**What to work on**
Arrange the material below as a numbered list, leaving out the blank lines.

**Data for processing**
========

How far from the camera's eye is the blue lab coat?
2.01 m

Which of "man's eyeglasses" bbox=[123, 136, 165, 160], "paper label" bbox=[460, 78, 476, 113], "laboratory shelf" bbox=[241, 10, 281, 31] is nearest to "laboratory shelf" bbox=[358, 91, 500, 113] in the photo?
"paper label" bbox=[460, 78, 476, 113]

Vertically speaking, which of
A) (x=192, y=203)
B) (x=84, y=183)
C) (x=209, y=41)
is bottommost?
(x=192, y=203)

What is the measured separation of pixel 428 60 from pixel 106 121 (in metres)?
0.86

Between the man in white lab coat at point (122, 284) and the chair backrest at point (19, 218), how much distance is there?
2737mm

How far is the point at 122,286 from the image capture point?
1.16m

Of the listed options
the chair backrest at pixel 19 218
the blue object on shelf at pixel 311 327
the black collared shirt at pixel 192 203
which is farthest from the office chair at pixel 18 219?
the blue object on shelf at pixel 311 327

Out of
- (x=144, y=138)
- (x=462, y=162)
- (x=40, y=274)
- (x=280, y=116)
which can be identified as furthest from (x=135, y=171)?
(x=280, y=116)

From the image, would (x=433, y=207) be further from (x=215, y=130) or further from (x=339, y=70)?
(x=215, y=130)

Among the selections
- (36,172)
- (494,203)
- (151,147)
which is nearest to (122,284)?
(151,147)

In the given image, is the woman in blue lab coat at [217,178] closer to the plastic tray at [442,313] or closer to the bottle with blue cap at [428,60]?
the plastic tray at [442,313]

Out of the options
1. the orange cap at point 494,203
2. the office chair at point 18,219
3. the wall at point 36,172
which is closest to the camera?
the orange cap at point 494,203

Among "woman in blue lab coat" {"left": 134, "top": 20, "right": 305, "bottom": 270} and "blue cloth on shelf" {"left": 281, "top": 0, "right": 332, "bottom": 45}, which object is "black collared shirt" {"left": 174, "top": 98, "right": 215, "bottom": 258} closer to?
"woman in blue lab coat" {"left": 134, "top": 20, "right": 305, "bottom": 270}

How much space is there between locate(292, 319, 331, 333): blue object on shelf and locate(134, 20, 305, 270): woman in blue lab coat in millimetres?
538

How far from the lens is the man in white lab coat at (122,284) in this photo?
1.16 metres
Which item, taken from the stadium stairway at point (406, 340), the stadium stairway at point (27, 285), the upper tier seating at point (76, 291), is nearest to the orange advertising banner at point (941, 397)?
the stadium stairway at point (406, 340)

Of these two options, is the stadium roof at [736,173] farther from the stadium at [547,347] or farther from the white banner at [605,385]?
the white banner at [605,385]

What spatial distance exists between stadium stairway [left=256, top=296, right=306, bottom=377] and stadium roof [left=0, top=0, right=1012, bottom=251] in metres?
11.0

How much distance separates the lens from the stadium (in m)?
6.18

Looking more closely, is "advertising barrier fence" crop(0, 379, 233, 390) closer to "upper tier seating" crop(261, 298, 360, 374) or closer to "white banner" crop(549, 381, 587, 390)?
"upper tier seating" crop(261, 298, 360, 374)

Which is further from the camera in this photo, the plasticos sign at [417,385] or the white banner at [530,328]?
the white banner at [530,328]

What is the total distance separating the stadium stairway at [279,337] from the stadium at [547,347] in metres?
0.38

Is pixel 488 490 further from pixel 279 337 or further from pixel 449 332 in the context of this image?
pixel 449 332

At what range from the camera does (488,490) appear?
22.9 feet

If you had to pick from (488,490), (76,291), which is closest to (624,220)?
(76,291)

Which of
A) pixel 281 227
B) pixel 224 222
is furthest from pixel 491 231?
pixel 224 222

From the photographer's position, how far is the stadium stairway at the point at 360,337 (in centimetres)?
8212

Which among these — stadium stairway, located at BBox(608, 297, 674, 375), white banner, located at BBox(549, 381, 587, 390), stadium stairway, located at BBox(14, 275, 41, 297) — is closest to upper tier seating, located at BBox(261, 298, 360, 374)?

========

**Result for this exercise**
1. How far from the camera's eye is the blue lab coat?
2. 2.01 m
3. Which of "man's eyeglasses" bbox=[123, 136, 165, 160], "paper label" bbox=[460, 78, 476, 113], "laboratory shelf" bbox=[241, 10, 281, 31] is nearest to "laboratory shelf" bbox=[358, 91, 500, 113] in the photo?
4. "paper label" bbox=[460, 78, 476, 113]
5. Vertically speaking, which of
6. A) (x=192, y=203)
7. B) (x=84, y=183)
8. C) (x=209, y=41)
9. is bottommost?
10. (x=192, y=203)
11. What is the measured separation of pixel 428 60 from pixel 106 121 (in metres)?
12. 0.86
13. Between the man in white lab coat at point (122, 284) and the chair backrest at point (19, 218), how much distance is there?
14. 2737mm
15. How far is the point at 122,286 from the image capture point?
16. 1.16m
17. Of the listed options
18. the chair backrest at pixel 19 218
19. the blue object on shelf at pixel 311 327
20. the black collared shirt at pixel 192 203
21. which is farthest from the office chair at pixel 18 219?
22. the blue object on shelf at pixel 311 327
23. Out of
24. - (x=144, y=138)
25. - (x=462, y=162)
26. - (x=40, y=274)
27. - (x=280, y=116)
28. which can be identified as furthest from (x=135, y=171)?
29. (x=280, y=116)
30. From the image, would (x=433, y=207) be further from (x=215, y=130) or further from (x=339, y=70)?
31. (x=215, y=130)
32. Among the selections
33. - (36,172)
34. - (494,203)
35. - (151,147)
36. which is nearest to (122,284)?
37. (151,147)
38. In the given image, is the woman in blue lab coat at [217,178] closer to the plastic tray at [442,313] or closer to the bottle with blue cap at [428,60]?
39. the plastic tray at [442,313]
40. Out of the options
41. 1. the orange cap at point 494,203
42. 2. the office chair at point 18,219
43. 3. the wall at point 36,172
44. which is closest to the camera?
45. the orange cap at point 494,203
46. Among "woman in blue lab coat" {"left": 134, "top": 20, "right": 305, "bottom": 270} and "blue cloth on shelf" {"left": 281, "top": 0, "right": 332, "bottom": 45}, which object is "black collared shirt" {"left": 174, "top": 98, "right": 215, "bottom": 258} closer to?
47. "woman in blue lab coat" {"left": 134, "top": 20, "right": 305, "bottom": 270}
48. How much space is there between locate(292, 319, 331, 333): blue object on shelf and locate(134, 20, 305, 270): woman in blue lab coat in millimetres?
49. 538
50. How far from the lens is the man in white lab coat at (122,284) in this photo?
51. 1.16 metres
52. Which item, taken from the stadium stairway at point (406, 340), the stadium stairway at point (27, 285), the upper tier seating at point (76, 291), is nearest to the orange advertising banner at point (941, 397)?
53. the stadium stairway at point (406, 340)
54. Of these two options, is the stadium roof at [736,173] farther from the stadium at [547,347] or farther from the white banner at [605,385]?
55. the white banner at [605,385]
56. What spatial distance exists between stadium stairway [left=256, top=296, right=306, bottom=377] and stadium roof [left=0, top=0, right=1012, bottom=251] in metres?
57. 11.0
58. How much distance separates the lens from the stadium (in m)?
59. 6.18
60. Looking more closely, is "advertising barrier fence" crop(0, 379, 233, 390) closer to "upper tier seating" crop(261, 298, 360, 374) or closer to "white banner" crop(549, 381, 587, 390)?
61. "upper tier seating" crop(261, 298, 360, 374)
62. Which is further from the camera in this photo, the plasticos sign at [417,385] or the white banner at [530,328]?
63. the white banner at [530,328]
64. What is the total distance separating the stadium stairway at [279,337] from the stadium at [547,347] in metres?
65. 0.38
66. Is pixel 488 490 further from pixel 279 337 or further from pixel 449 332 in the context of this image?
67. pixel 449 332
68. At what range from the camera does (488,490) appear?
69. 22.9 feet
70. If you had to pick from (488,490), (76,291), which is closest to (624,220)?
71. (76,291)
72. Which of
73. A) pixel 281 227
74. B) pixel 224 222
75. is furthest from pixel 491 231?
76. pixel 224 222
77. From the photographer's position, how far is the stadium stairway at the point at 360,337 (in centimetres)?
78. 8212
79. Which among these — stadium stairway, located at BBox(608, 297, 674, 375), white banner, located at BBox(549, 381, 587, 390), stadium stairway, located at BBox(14, 275, 41, 297) — is closest to upper tier seating, located at BBox(261, 298, 360, 374)?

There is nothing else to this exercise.